Ses instruments diffèrent de la tradition familiale en raison de leur style unique, et sont reconnus comme de qualité équivalente aux instruments de Stradivari. Les violons de Guarneri del Gesù sont considérés selon certains avis comme plus doux, plus robustes et plus sonores que ceux de Stradivari, avec une profondeur sombre de son indépendamment de la pression de l'archet.
Moins de 200 de ses instruments nous sont parvenus, qui sont tous des violons, à l'exception peut-être d'un violoncelle, portant l'étiquette de son père datant de 1731, mais qui aurait été achevé par lui-même en raison de la maladie de ce dernier. Un autre violoncelle datant de 1732 aurait également été fabriqué par lui. En revanche, aucun alto ne semble avoir été créé.
Famille
Bartolomeo Giuseppe Antonio Guarneri, del Gesù, fils cadet de Giuseppe Giovanni Guarneri filius Andreæ (1666 – environ 1739/40) et petit-fils d'Andrea Guarneri (environ 1623/26–1698) est le plus connu de la dynastie des Guarneri. Andrea Guarneri fut apprenti de Niccolò Amati, chez qui Antonio Stradivari aurait également été apprenti (ce point n'est à ce jour pas vérifié et donne lieu à des polémiques). Son oncle Pietro Giovanni (Pietro I, 1655-1720), ayant travaillé à Mantoue, et son frère Pietro (Pietro II, 1695 - environ 1762/63), ayant principalement ses activités à Venise, étaient également des luthiers de renom.
En 1722 Giuseppe se marie avec Catarina Roda, originaire de Vienne, qui était probablement fille d'un membre de la garnison autrichienne postée à Crémone. Entre 1722 et 1728, on suppose que les époux résidaient à Crémone. Lors de cette période Giuseppe est renseigné comme étant temporairement exploitant d'un café crémonais, et semble avoir délaissé la lutherie.

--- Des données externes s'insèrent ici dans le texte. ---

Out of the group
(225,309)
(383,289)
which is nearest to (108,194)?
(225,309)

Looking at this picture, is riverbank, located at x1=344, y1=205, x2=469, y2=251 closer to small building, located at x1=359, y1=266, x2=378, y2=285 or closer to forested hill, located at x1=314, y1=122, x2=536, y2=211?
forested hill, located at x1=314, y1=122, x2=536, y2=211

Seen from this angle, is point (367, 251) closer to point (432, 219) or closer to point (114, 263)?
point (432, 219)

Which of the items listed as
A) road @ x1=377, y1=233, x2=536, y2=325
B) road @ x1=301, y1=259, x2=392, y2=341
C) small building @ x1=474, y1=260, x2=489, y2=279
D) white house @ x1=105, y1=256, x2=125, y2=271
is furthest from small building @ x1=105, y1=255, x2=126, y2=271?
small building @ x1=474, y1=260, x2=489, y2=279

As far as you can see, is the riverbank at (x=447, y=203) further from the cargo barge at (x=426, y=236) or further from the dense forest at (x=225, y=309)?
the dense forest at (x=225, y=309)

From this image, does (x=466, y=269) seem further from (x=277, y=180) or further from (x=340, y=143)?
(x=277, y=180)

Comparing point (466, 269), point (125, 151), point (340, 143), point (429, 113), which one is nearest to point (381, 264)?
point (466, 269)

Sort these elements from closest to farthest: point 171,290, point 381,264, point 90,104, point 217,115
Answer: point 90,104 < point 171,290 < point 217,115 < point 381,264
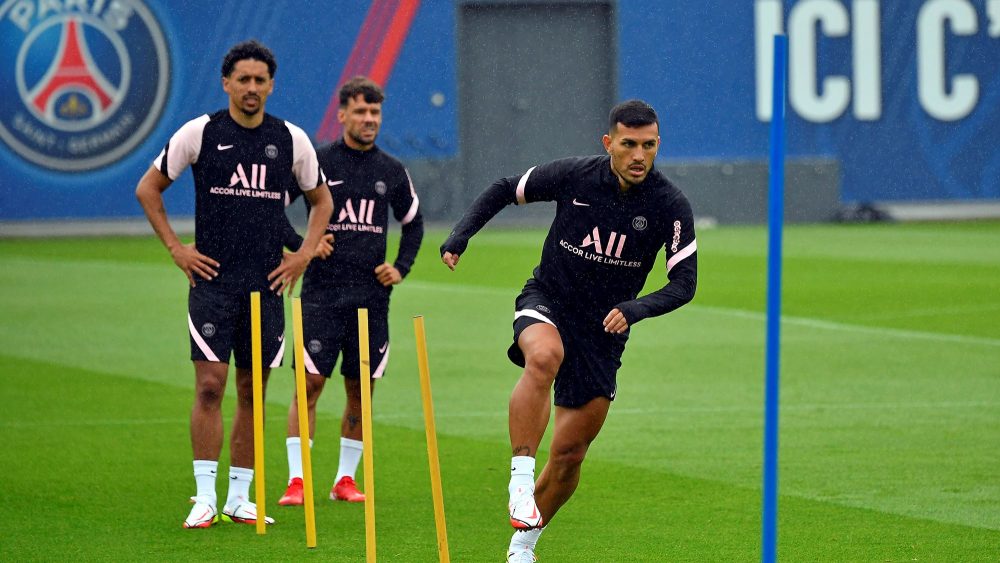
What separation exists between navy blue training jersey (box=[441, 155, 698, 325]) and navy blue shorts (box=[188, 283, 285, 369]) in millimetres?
1367

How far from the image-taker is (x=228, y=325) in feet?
26.0

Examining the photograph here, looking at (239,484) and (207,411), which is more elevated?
(207,411)

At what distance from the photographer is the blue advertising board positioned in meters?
32.1

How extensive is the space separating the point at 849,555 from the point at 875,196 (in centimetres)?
2904

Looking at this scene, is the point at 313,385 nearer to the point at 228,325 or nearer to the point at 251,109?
A: the point at 228,325

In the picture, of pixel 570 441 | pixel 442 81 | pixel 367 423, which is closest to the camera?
pixel 367 423

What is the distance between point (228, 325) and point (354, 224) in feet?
4.25

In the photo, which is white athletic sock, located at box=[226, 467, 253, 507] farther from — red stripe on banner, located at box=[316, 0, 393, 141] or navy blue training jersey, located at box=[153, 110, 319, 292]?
red stripe on banner, located at box=[316, 0, 393, 141]

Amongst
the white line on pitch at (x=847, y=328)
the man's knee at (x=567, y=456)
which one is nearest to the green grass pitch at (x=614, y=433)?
the white line on pitch at (x=847, y=328)

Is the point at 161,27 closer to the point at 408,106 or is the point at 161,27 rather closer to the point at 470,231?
the point at 408,106

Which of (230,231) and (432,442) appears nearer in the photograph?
(432,442)

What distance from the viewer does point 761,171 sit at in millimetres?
32625

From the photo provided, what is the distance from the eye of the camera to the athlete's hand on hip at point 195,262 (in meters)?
7.81

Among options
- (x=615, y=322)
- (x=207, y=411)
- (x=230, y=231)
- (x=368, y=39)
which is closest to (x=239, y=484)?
(x=207, y=411)
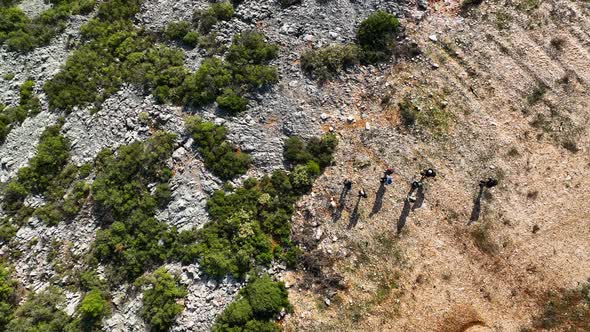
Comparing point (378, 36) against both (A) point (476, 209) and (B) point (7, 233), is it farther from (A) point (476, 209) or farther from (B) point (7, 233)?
(B) point (7, 233)

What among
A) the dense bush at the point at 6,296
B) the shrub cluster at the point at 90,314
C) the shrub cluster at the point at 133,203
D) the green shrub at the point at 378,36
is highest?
the green shrub at the point at 378,36

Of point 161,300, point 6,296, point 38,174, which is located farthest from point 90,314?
point 38,174

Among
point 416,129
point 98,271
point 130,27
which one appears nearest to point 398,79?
point 416,129

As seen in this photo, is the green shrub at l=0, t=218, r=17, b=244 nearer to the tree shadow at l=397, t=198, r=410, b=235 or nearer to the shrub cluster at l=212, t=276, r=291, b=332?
the shrub cluster at l=212, t=276, r=291, b=332

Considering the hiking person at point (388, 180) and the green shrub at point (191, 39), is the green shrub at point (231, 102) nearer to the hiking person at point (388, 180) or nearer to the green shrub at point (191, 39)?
the green shrub at point (191, 39)

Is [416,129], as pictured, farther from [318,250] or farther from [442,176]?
[318,250]

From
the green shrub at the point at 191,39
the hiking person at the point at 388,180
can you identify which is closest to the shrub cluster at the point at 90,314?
the green shrub at the point at 191,39

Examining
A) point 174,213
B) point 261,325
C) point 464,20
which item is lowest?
point 261,325
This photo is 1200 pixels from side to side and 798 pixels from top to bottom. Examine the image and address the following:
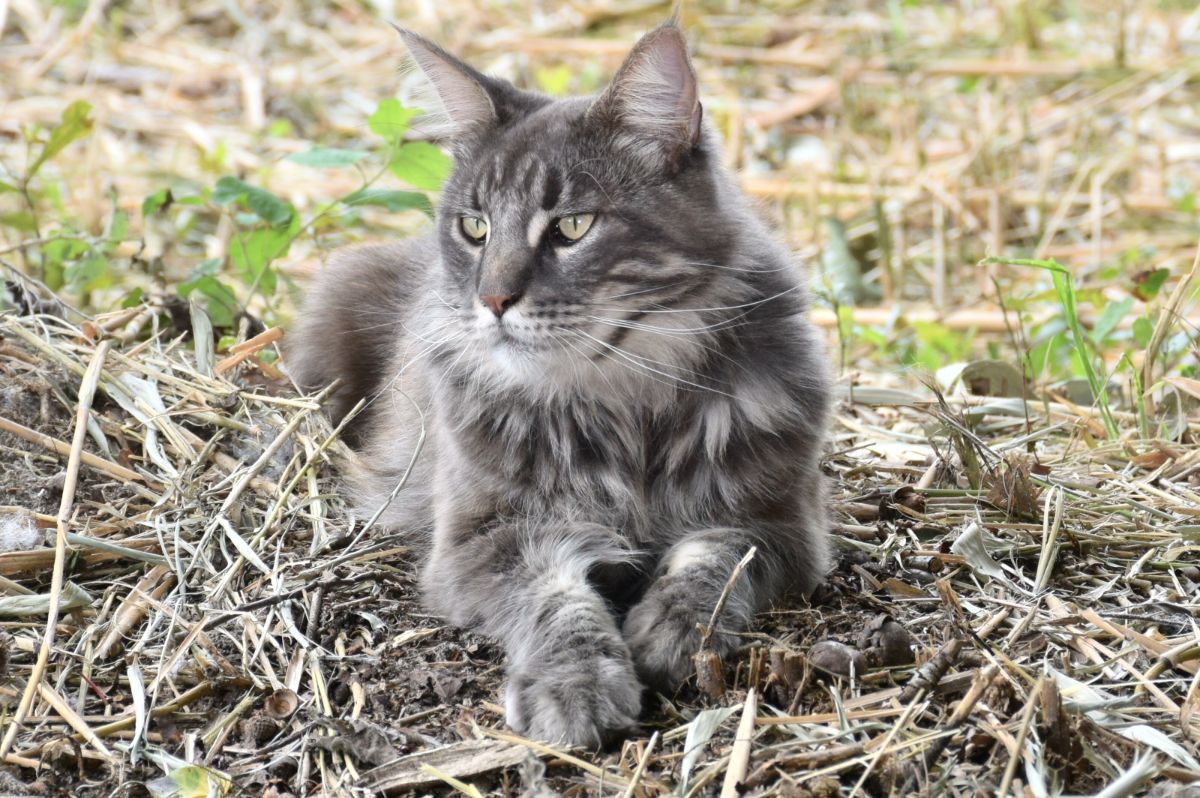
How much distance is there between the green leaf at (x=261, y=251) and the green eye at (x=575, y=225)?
5.69ft

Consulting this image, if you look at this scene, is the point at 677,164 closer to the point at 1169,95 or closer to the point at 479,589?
the point at 479,589

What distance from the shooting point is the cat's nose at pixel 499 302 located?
2627 mm

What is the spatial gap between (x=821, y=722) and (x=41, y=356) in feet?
7.91

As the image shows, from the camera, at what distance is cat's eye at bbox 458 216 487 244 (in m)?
2.91

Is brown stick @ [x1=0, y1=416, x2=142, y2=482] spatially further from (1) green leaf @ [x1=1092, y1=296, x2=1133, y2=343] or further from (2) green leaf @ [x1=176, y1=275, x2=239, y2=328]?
(1) green leaf @ [x1=1092, y1=296, x2=1133, y2=343]

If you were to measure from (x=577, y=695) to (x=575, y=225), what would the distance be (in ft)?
3.36

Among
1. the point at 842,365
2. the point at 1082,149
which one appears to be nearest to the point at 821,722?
the point at 842,365

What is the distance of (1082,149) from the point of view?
664 cm

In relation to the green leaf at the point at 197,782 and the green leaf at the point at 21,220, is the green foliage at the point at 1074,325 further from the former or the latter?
the green leaf at the point at 21,220


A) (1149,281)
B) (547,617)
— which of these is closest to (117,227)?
(547,617)

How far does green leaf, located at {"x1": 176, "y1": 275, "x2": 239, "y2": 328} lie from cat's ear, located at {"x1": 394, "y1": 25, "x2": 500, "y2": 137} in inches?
54.1

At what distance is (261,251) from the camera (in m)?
4.27

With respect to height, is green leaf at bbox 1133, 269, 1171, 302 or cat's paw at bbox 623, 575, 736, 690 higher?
green leaf at bbox 1133, 269, 1171, 302

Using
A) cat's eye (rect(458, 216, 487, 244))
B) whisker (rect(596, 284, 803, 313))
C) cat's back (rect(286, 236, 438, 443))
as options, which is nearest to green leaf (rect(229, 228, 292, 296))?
cat's back (rect(286, 236, 438, 443))
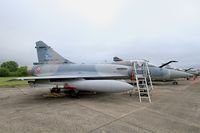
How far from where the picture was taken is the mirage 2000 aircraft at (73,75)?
8.10m

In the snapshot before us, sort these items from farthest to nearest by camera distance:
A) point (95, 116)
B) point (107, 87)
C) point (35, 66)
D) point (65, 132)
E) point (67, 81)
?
point (35, 66) < point (67, 81) < point (107, 87) < point (95, 116) < point (65, 132)

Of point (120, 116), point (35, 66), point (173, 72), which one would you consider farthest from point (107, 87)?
point (173, 72)

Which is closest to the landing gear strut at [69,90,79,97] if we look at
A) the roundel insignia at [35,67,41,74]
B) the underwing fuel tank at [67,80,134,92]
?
the underwing fuel tank at [67,80,134,92]

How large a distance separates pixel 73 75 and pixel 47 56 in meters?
3.45

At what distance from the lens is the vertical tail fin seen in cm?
1158

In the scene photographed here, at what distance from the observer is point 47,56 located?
11711mm

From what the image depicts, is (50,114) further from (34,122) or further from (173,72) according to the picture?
(173,72)

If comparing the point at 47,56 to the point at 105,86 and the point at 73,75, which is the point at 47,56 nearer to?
the point at 73,75

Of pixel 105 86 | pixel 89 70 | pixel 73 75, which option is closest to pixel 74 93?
pixel 73 75

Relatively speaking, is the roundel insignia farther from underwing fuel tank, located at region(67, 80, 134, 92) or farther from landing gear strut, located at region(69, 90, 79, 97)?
underwing fuel tank, located at region(67, 80, 134, 92)

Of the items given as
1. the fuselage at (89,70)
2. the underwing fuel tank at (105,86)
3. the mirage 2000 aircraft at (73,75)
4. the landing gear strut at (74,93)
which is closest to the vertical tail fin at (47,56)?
the mirage 2000 aircraft at (73,75)

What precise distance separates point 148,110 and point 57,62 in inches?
294

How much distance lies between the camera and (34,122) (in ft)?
15.4

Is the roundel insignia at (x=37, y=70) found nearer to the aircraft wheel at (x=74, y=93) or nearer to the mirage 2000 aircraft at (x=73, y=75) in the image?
the mirage 2000 aircraft at (x=73, y=75)
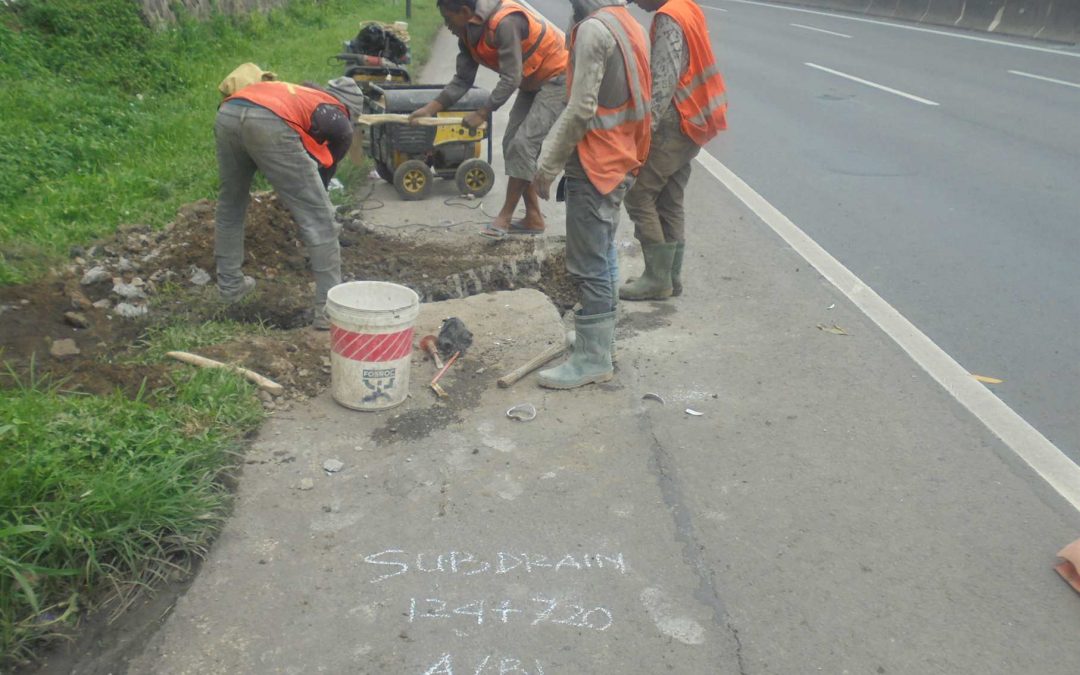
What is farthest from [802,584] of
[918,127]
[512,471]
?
[918,127]

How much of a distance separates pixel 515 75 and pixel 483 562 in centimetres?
410

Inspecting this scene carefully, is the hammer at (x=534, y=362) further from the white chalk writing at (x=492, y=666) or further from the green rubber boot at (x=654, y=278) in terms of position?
the white chalk writing at (x=492, y=666)

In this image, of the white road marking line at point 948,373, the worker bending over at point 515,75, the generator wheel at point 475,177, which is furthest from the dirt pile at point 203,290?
the white road marking line at point 948,373

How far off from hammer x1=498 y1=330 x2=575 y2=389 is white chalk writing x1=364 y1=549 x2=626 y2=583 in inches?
56.5

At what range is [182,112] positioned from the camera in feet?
31.8

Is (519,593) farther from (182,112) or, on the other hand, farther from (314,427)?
(182,112)

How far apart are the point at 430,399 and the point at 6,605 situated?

En 1730, il reprit l'atelier de son père, alors affaibli par la maladie.
Lutherie
Formation
Giuseppe Guarneri del Gesù apprit l'art de la lutherie dans l'atelier de son père de 1714 à 1722, année où il quitta le domicile parental pour se marier. Ses premiers instruments connus datent de la fin des années 1720, mais ce n'est qu'à partir de 1731 qu'il commence à utiliser l'étiquette avec le monogramme I.H.S.
Technique
Le style unique de Giuseppe Guarneri fut largement copié par les luthiers depuis le XIXe siècle. La carrière de Giuseppe est en contraste avec celle de Stradivari, qui était stylistiquement constant, très méticuleux au niveau de la création et de la finition, et qui a fait évoluer le design de ses instruments de manière réfléchie sur sept décennies. Alors qu'il travaillait dans l'atelier de son père, son style commence à se dessiner dès 1716. Quelques instruments ainsi produits ont une sonorité plus marquée que les instruments du père. La carrière de Giuseppe fut courte, de la fin des années 1720 jusqu'à sa mort en 1744. Initialement il paraissait être un homme de créativité agitée, au vu de ses expérimentations constantes au niveau des ouïes, du chevalet, des épaisseurs de la table et du fond, ainsi que d'autres détails de conception. Cependant, ce que nous savons avec certitude, c'est que, comme d'autres membres de sa famille, il fut commercialement éclipsé par son voisin illustre et possédant le sens des affaires, Antonio Stradivari et, de ce fait, qu'il ne pouvait pratiquer des prix comparables à ceux de son rival ; d'où la nécessité de construire plus d'instruments à la hâte. En effet, deux des cinq luthiers de la famille Guarneri, les deux Pietro — de générations différentes — quittèrent Crémone, le premier pour Mantoue, le deuxième pour Venise, visiblement en raison des perspectives d'affaires étouffées à Crémone par la présence de Stradivari. Des années 1720 jusqu'à environ 1737, le travail de Giuseppe est rapide et précis, bien qu'il ne fût pas méticuleux sur la finition. Sa période de gloire se situe dans le milieu des années 1730, période pendant laquelle il produit de ravissants instruments tels que le « King Joseph » (1737). Le bois utilisé pour le fond du « King Joseph » est assez similaire au « Pollitzer » (1736) et pourrait même provenir du même bois. De la fin des années 1730 jusqu'à sa mort, son travail montre une précipitation croissante et un manque de patience sur le temps nécessaire à réaliser une finition de grande qualité. Certains de ses derniers violons datant d'entre 1742 et 1744 ont des volutes grossièrement taillées, des filets insérés à la hâte, les ouïes non symétriquement percées et ébréchées.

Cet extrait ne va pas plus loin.